Exercise objective:
What lines of the listing below contain the word "which"? Return each of them in full.

Raw records:

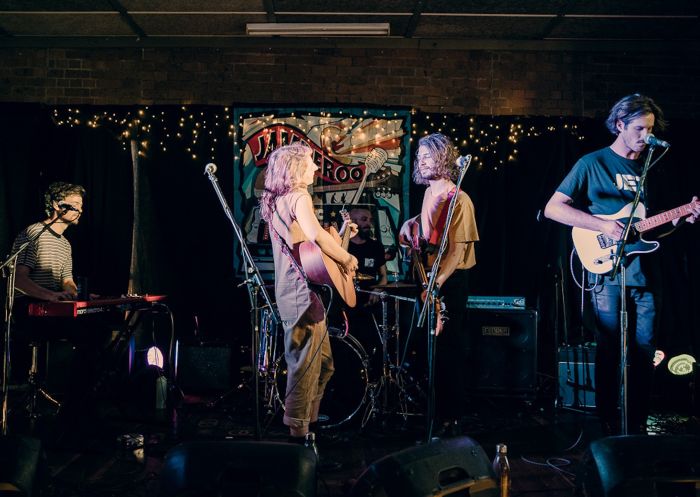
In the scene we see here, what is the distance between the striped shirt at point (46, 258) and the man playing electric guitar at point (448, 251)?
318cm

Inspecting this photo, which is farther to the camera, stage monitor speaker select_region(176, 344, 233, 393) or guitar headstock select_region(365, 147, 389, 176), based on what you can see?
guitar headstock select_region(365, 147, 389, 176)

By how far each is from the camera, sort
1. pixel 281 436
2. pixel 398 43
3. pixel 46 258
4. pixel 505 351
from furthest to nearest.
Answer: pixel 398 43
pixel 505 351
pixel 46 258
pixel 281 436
...
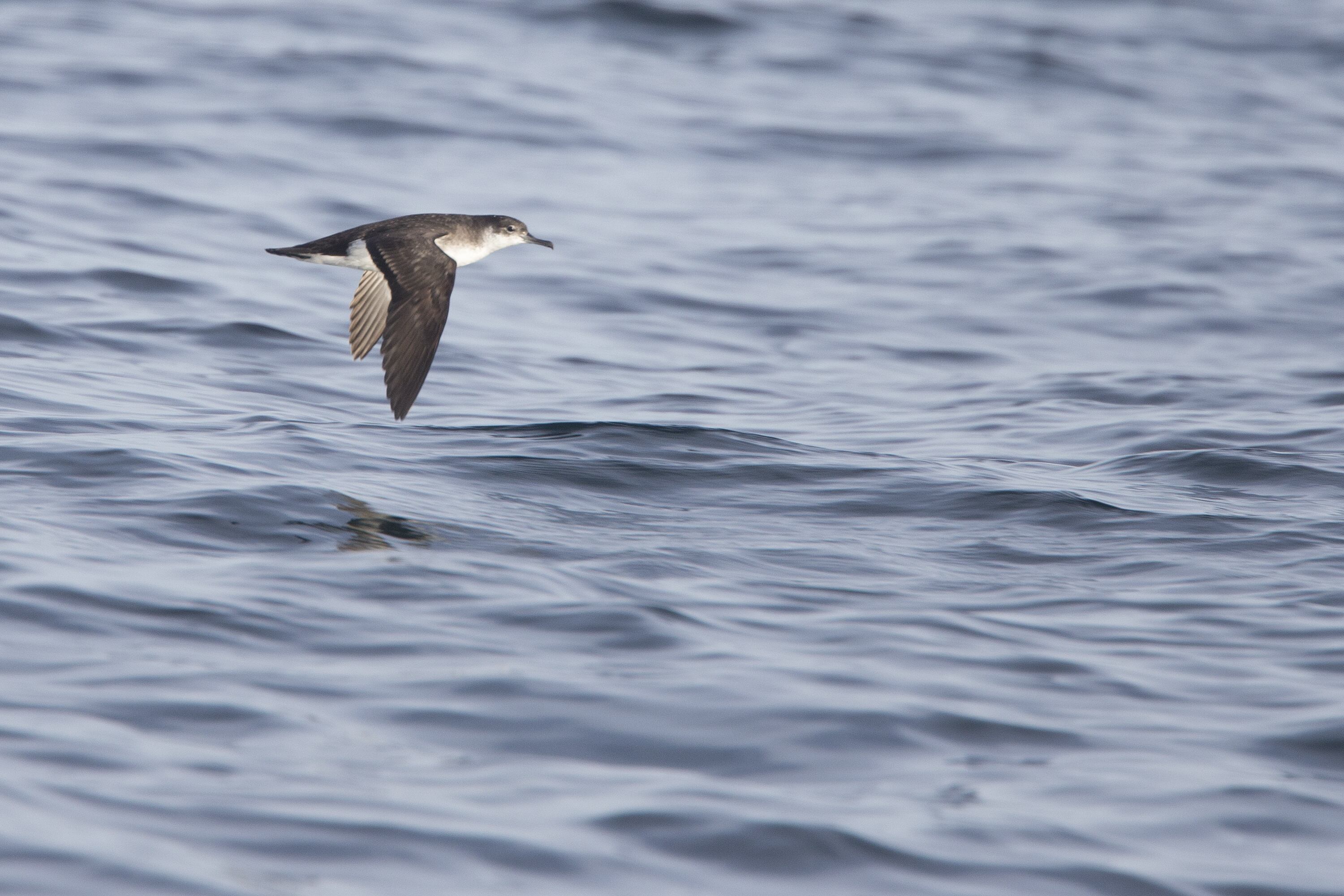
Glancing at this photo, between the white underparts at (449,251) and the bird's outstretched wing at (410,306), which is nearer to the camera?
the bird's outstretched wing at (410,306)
---
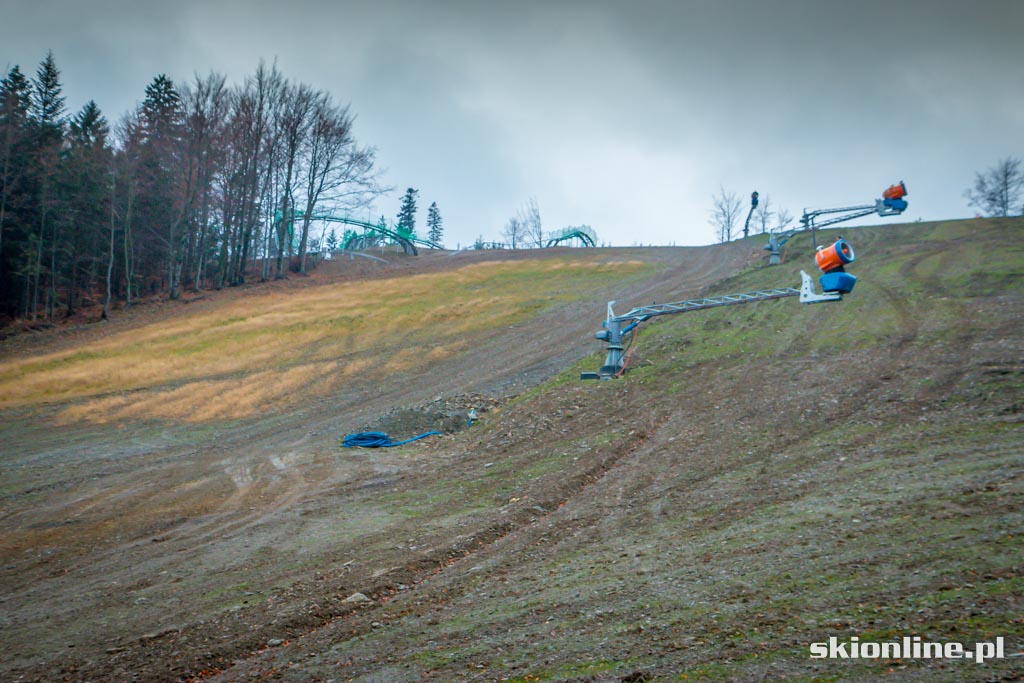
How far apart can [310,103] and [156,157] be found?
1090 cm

Output for this exercise:
Inspecting this photo, which is farther to the camera, stage monitor speaker select_region(176, 344, 233, 393) or guitar headstock select_region(365, 147, 389, 176), based on what you can see?
Glancing at this photo, between the white underparts at (449,251) and the bird's outstretched wing at (410,306), which is nearer to the camera?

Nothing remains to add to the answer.